Al riguardo, la scrivente osserva che – nonostante, come sostenuto dall’istante, le dimissioni costituiscano un atto unilaterale recettizio, che acquisisce efficacia nel momento in cui viene a conoscenza del datore di lavoro, senza necessità di accettazione da parte di quest’ultimo – la cessazione dal servizio, con il conseguente venir meno della retribuzione e degli altri diritti connessi al rapporto di lavoro, avviene solo al termine del periodo di preavviso.

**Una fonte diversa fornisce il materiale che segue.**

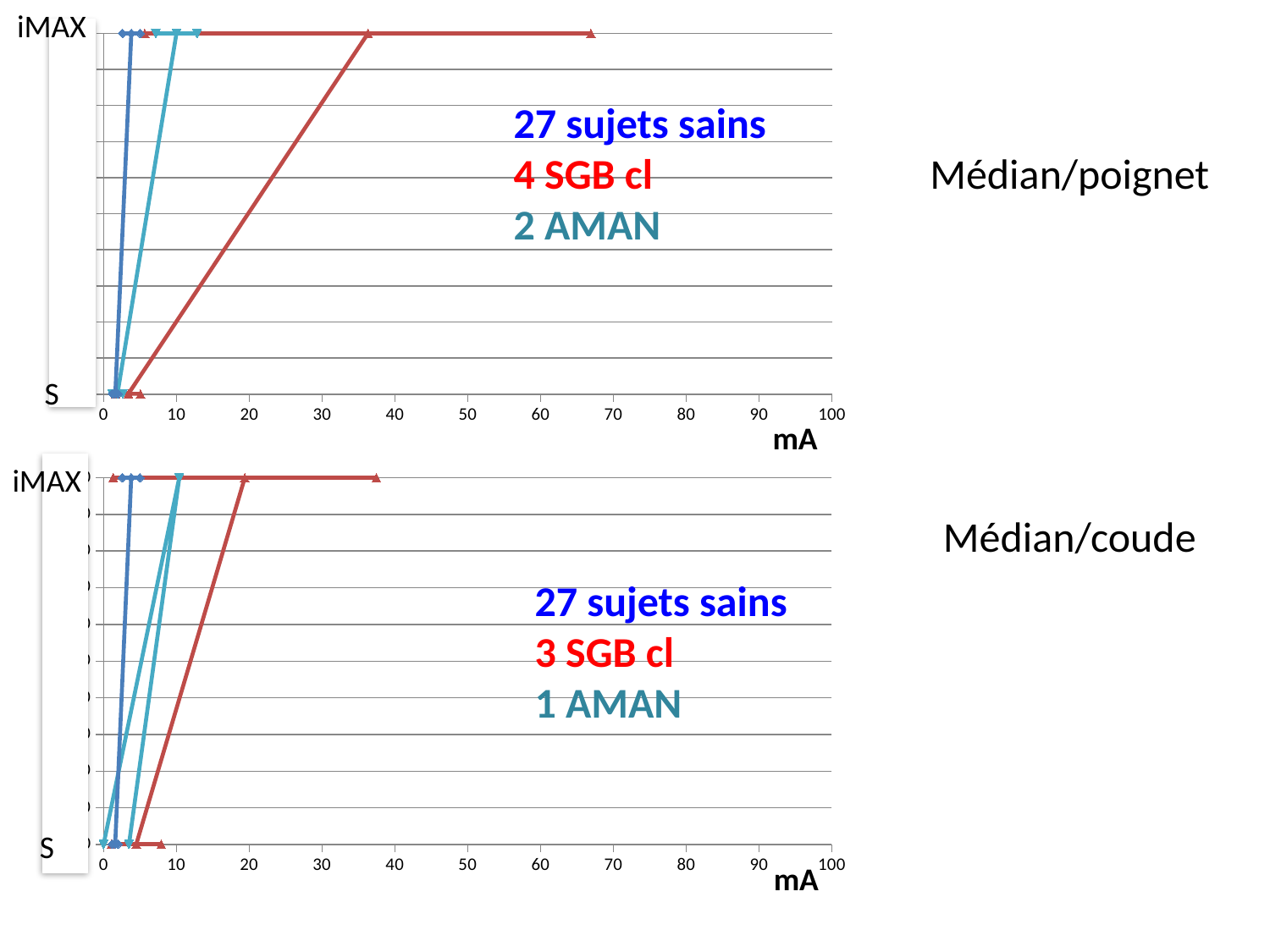
How many SGB cl subjects are listed for the Médian/coude chart? 3 What is the maximum value shown on the x axis of the Médian/coude chart? 100 In the Médian/coude chart, is the largest iMAX value reached by the red SGB cl lines greater or less than 40 mA? less In the Médian/poignet chart, is the largest iMAX value reached by the red SGB cl lines greater or less than 60 mA? greater In the Médian/coude chart, is the largest iMAX value reached by the red SGB cl lines greater or less than 30 mA? greater In the Médian/poignet chart, which group reaches the highest mA value at iMAX: sujets sains, SGB cl or AMAN? SGB cl What kind of chart is the Médian/poignet chart at the top of the slide? line chart What unit is shown on the x axis of both charts? mA In the Médian/poignet chart, which reaches a larger mA value at iMAX: the SGB cl lines or the AMAN lines? SGB cl In the Médian/coude chart, which group reaches the highest mA value at iMAX: sujets sains, SGB cl or AMAN? SGB cl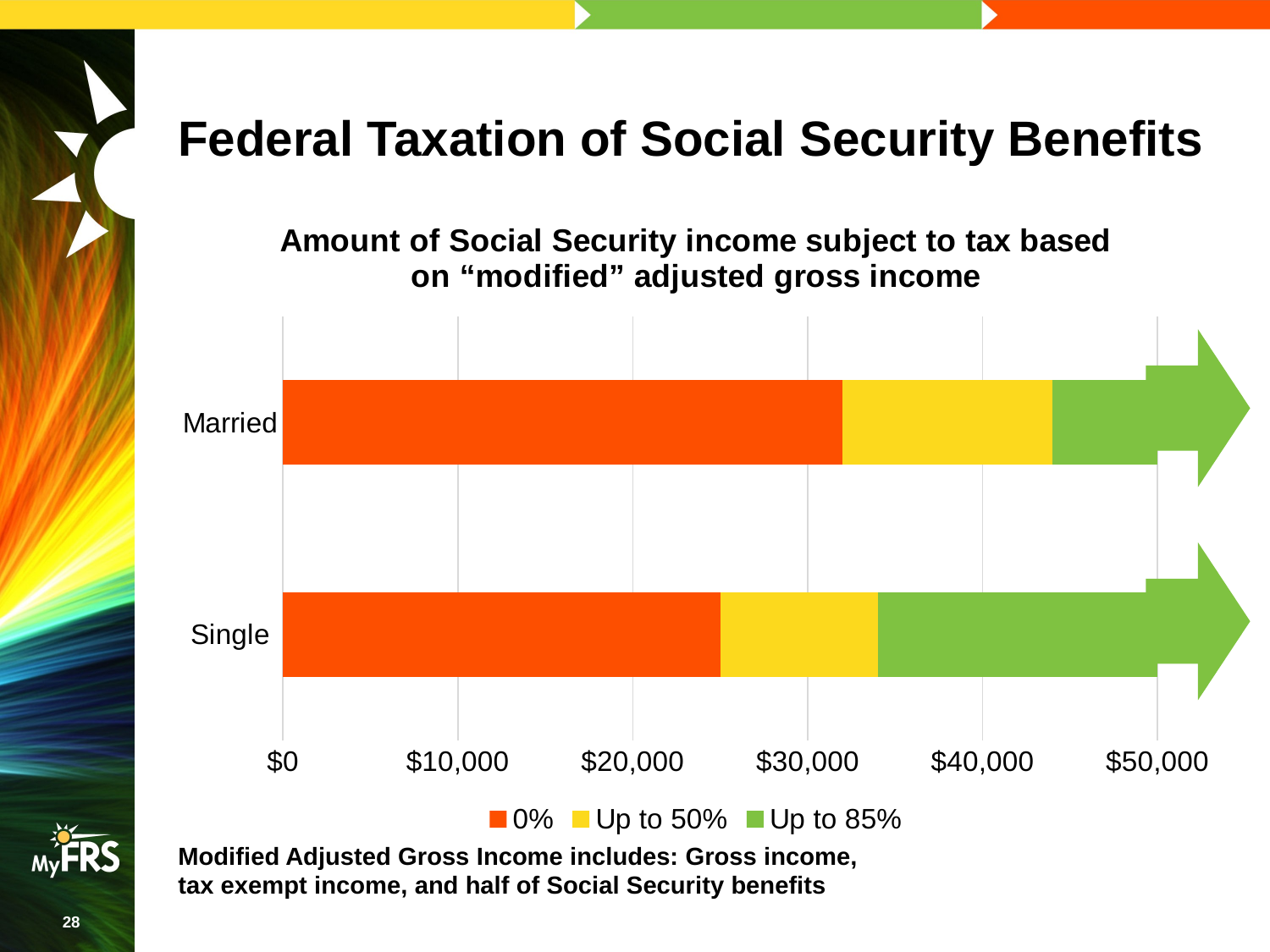
Which category has the longer 0% segment, Married or Single? Married What is the title of the chart? Amount of Social Security income subject to tax based on "modified" adjusted gross income What are the three series named in the chart's legend? 0%, Up to 50%, Up to 85% Is the end of the Up to 50% segment for Married greater or less than $40,000? greater Is the end of the 0% segment for Married greater or less than $30,000? greater What is the highest value labelled on the horizontal axis of the chart? $50,000 How many categories are plotted on the vertical axis of the chart? 2 What kind of chart is shown on the slide? Stacked bar chart How many series does the chart's legend list? 3 Is the end of the 0% segment for Single greater or less than $20,000? greater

Infatti, come chiarito dall’ARAN (Agenzia per la Rappresentanza Negoziale delle Pubbliche Amministrazioni) con l’orientamento applicativo n. AGF073, «sulla base di un consolidato orientamento interpretativo della normativa civilistica, il rapporto di lavoro è in atto anche durante il periodo di preavviso, nell’ambito del quale, quindi, trovano applicazione tutti gli istituti connessi al rapporto di lavoro».
Alla luce di quanto sopra, la scrivente ritiene che all’istante sia precluso l’accesso al regime forfetario nel 2021, in applicazione della citata lettera d-ter), in quanto trattasi del medesimo anno di cessazione del rapporto di lavoro dipendente, nell’ambito del quale afferma di aver percepito redditi superiori a 30.000 euro nell’anno precedente (2020).
Pertanto l’istante, il quale intende aprire la partita IVA ed esercitare attività professionale dal 2021, potrà applicare il regime forfetario solo a partire dal 2022, nel presupposto del rispetto di tutti gli altri requisiti di legge.
Il presente parere viene reso sulla base degli elementi e dei documenti presentati, assunti acriticamente così come illustrati nell’istanza di interpello, nel presupposto della loro veridicità e concreta attuazione del contenuto.